What to do
Could you pick up the notebook below on predicting sentiment from product reviews and continue it from its last line?

━━━━━ Page extract

# Predicting sentiment from product reviews


The goal of this first notebook is to explore logistic regression and feature engineering with existing GraphLab functions.

In this notebook you will use product review data from Amazon.com to predict whether the sentiments about a product (from its reviews) are positive or negative.

* Use SFrames to do some feature engineering
* Train a logistic regression model to predict the sentiment of product reviews.
* Inspect the weights (coefficients) of a trained logistic regression model.
* Make a prediction (both class and probability) of sentiment for a new product review.
* Given the logistic regression weights, predictors and ground truth labels, write a function to compute the **accuracy** of the model.
* Inspect the coefficients of the logistic regression model and interpret their meanings.
* Compare multiple logistic regression models.

Let's get started!

### Import Necessary Libraries

In [40]:
from __future__ import division

#Import numpy and pandas
import numpy as np
import pandas as pd

#Import matplotlib and seaborn for plotting graphs
import matplotlib.pyplot as plt
import seaborn as sns

#Magic line to print graph on same notebook
%matplotlib inline

import math

### Step 1 : Data Preparation
We will use a dataset consisting of baby product reviews on Amazon.com

In [47]:
#Although I used dtype={'name':str,'review':str,'rating':int} but still it doesnot work
#in pandas so for the time being the resolution is to assign the type after reading the file
products_df = pd.read_csv( "../../../../data/amazon_baby/amazon_baby.csv")

products_df.name = products_df.name.astype(str)
products_df.review = products_df.review.astype(str)
products_df.rating = products_df.rating.astype(int)

#Print the info on the dataframe
products_df.info()

<class 'pandas.core.frame.DataFrame'>
RangeIndex: 183531 entries, 0 to 183530
Data columns (total 3 columns):
name      183531 non-null object
review    183531 non-null object
rating    183531 non-null int64
dtypes: int64(1), object(2)
memory usage: 4.2+ MB


In [48]:
#Print the shape of the dataframe
print products_df.shape
#Now lets print some starting rows
products_df.head()

(183531, 3)


Unnamed: 0,name,review,rating
0,Planetwise Flannel Wipes,"These flannel wipes are OK, but in my opinion ...",3
1,Planetwise Wipe Pouch,it came early and was not disappointed. i love...,5
2,Annas Dream Full Quilt with 2 Shams,Very soft and comfortable and warmer than it l...,5
3,Stop Pacifier Sucking without tears with Thumb...,This is a product well worth the purchase. I ...,5
4,Stop Pacifier Sucking without tears with Thumb...,All of my kids have cried non-stop when I trie...,5


### Step 2 : Perform Text Cleaning

In [49]:
import string
def remove_punctutation(text):
    """returns stripped text
    This function strips any punctutation from line of text.

━━━━━━━━━━
━━━━━ Material provided

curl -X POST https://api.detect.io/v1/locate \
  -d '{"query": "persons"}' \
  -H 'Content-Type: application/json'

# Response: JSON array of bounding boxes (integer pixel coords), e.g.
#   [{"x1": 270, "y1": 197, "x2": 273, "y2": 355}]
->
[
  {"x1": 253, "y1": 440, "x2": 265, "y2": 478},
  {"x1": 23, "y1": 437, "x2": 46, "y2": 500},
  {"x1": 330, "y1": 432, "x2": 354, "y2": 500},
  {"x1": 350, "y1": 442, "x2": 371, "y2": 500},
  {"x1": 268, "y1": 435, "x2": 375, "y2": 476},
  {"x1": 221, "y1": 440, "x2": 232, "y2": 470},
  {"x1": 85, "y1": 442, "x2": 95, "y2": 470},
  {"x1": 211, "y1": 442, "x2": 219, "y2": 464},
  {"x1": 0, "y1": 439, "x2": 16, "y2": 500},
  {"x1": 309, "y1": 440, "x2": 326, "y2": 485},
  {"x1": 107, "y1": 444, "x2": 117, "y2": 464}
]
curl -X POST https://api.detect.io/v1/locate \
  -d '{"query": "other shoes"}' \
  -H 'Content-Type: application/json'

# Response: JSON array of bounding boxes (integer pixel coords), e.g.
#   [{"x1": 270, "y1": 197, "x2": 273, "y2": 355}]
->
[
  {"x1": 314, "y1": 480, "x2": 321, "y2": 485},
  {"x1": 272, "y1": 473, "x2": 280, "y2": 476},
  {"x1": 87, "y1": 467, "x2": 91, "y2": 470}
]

━━━━━━━━━━

Exercise answer
    We will apply this function to every element in the review column of product
    """
    return text.translate(None, string.punctuation)

In [53]:
#Apply clean on the review column
products_df['review_clean'] = products_df['review'].apply(remove_punctutation)
#We will fill n/a values in the review column with empty strings(if applicable)
#The n/a values indicate empty reviews. For instance, pandas the fillna() method
#lets you replace all N/A in the reveiw columns as follows
products_df = products_df.fillna({'review':''})

### Step 3  : Extract Sentiments

In [54]:
# We will ignore all review with rating=3, since they tend to have a neutral sentiment.
products_df = products_df[products_df['rating'] != 3]

In [57]:
#Now we will assign reviews with rating to be positive or negative reviews
#rating >=4 --> positive review
#rating <= 2 --> negative review 
products_df['sentiment'] = products_df['rating'].apply(lambda rating : +1 if rating >  3 else -1)
products_df.head()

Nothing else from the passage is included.